Reproduce, word for word, the part of the Holy Trinity Church text below starting at "The church is" and ending at "of Sergey Muravyov-Apostol.".

**Page text:**
_ _ _ _
Holy Trinity Church () is a small Russian Orthodox church on King George Island near Bellingshausen Station, a Russian research station in Antarctica. It is one of the eight churches on Antarctica. It is the southernmost Eastern Orthodox church in the world (cf. St. Ivan Rilski Chapel).

The ambitious project to establish a permanent church or monastery on Antarctica first materialized during the 1990s. A charity named "Temple for Antarctica" (Храм — Антарктиде) was approved by Patriarch Alexius II and received donations from across Russia. They organized a competition for the project that was won by architects from Barnaul P.I. Anisifirov, S.G. Rybak and A.B. Schmidt.

The church is a 15m-high wooden structure built in traditional Russian style. It can accommodate up to 30 worshippers. The structure was built out of Siberian Pine by Altay carpenters led by K.V. Khromov, then dismantled, taken by truck to Kaliningrad and shipped to King George Island by the Russian supply ship Academician Vavilov. It was assembled on high ground near the seashore by the staff of Bellingshausen Station, under the general supervision of the 30-year-old Father Kallistrat (Romanenko), who was to become the church's first priest. Kallistrat, a hieromonk of Troitse-Sergiyeva Lavra, had previously served at the Lavra's skete on Anzer Island in the subarctic Solovki Archipelago.

The iconostasis of the church was created by Palekh painters. The church bells were commissioned by the descendants of Sergey Muravyov-Apostol.

The church was consecrated on February 15, 2004, by Theognost (Феогност), the Bishop of Sergiyev Posad and the Namestnik (abbot) of  Troitse-Sergiyeva Lavra, who visited Antarctica for this occasion, along with a number of other clerics, pilgrims, and sponsors.
_ _ _ _
**Material provided:**

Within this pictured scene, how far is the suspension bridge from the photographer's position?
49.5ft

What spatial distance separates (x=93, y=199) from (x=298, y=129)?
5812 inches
_ _ _ _
**Task output:**
The church is a 15m-high wooden structure built in traditional Russian style. It can accommodate up to 30 worshippers. The structure was built out of Siberian Pine by Altay carpenters led by K.V. Khromov, then dismantled, taken by truck to Kaliningrad and shipped to King George Island by the Russian supply ship Academician Vavilov. It was assembled on high ground near the seashore by the staff of Bellingshausen Station, under the general supervision of the 30-year-old Father Kallistrat (Romanenko), who was to become the church's first priest. Kallistrat, a hieromonk of Troitse-Sergiyeva Lavra, had previously served at the Lavra's skete on Anzer Island in the subarctic Solovki Archipelago.

The iconostasis of the church was created by Palekh painters. The church bells were commissioned by the descendants of Sergey Muravyov-Apostol.